Task goal: Retype the records in full, exactly as they stand.

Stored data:

----

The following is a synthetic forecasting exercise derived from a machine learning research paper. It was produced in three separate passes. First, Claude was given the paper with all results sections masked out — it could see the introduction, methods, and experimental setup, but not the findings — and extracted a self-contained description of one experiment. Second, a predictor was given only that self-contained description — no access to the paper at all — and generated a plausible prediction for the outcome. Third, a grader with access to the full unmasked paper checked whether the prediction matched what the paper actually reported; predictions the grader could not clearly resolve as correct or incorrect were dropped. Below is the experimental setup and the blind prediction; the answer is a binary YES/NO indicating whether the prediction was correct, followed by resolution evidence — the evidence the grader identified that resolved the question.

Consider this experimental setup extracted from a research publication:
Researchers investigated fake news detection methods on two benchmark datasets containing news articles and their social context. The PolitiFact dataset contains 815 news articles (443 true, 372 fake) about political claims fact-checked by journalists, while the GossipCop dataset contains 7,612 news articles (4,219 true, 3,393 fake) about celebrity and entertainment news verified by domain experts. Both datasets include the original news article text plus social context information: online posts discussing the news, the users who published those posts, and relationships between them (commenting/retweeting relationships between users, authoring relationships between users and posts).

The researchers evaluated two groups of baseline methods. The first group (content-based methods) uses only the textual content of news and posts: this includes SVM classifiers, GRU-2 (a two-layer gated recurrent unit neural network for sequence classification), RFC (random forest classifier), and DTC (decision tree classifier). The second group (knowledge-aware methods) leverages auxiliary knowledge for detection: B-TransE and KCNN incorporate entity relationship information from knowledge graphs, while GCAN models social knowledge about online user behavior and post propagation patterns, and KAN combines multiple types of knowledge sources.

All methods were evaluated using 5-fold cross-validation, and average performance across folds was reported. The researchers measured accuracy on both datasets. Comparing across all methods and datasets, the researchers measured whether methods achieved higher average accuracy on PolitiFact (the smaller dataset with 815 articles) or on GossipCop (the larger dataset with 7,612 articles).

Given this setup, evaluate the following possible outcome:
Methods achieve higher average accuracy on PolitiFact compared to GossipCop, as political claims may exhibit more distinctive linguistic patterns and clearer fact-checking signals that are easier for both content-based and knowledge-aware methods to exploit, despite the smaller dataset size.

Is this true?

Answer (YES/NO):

----

Reply:
The following is a synthetic forecasting exercise derived from a machine learning research paper. It was produced in three separate passes. First, Claude was given the paper with all results sections masked out — it could see the introduction, methods, and experimental setup, but not the findings — and extracted a self-contained description of one experiment. Second, a predictor was given only that self-contained description — no access to the paper at all — and generated a plausible prediction for the outcome. Third, a grader with access to the full unmasked paper checked whether the prediction matched what the paper actually reported; predictions the grader could not clearly resolve as correct or incorrect were dropped. Below is the experimental setup and the blind prediction; the answer is a binary YES/NO indicating whether the prediction was correct, followed by resolution evidence — the evidence the grader identified that resolved the question.

Consider this experimental setup extracted from a research publication:
Researchers investigated fake news detection methods on two benchmark datasets containing news articles and their social context. The PolitiFact dataset contains 815 news articles (443 true, 372 fake) about political claims fact-checked by journalists, while the GossipCop dataset contains 7,612 news articles (4,219 true, 3,393 fake) about celebrity and entertainment news verified by domain experts. Both datasets include the original news article text plus social context information: online posts discussing the news, the users who published those posts, and relationships between them (commenting/retweeting relationships between users, authoring relationships between users and posts).

The researchers evaluated two groups of baseline methods. The first group (content-based methods) uses only the textual content of news and posts: this includes SVM classifiers, GRU-2 (a two-layer gated recurrent unit neural network for sequence classification), RFC (random forest classifier), and DTC (decision tree classifier). The second group (knowledge-aware methods) leverages auxiliary knowledge for detection: B-TransE and KCNN incorporate entity relationship information from knowledge graphs, while GCAN models social knowledge about online user behavior and post propagation patterns, and KAN combines multiple types of knowledge sources.

All methods were evaluated using 5-fold cross-validation, and average performance across folds was reported. The researchers measured accuracy on both datasets. Comparing across all methods and datasets, the researchers measured whether methods achieved higher average accuracy on PolitiFact (the smaller dataset with 815 articles) or on GossipCop (the larger dataset with 7,612 articles).

Given this setup, evaluate the following possible outcome:
Methods achieve higher average accuracy on PolitiFact compared to GossipCop, as political claims may exhibit more distinctive linguistic patterns and clearer fact-checking signals that are easier for both content-based and knowledge-aware methods to exploit, despite the smaller dataset size.

Is this true?

Answer (YES/NO):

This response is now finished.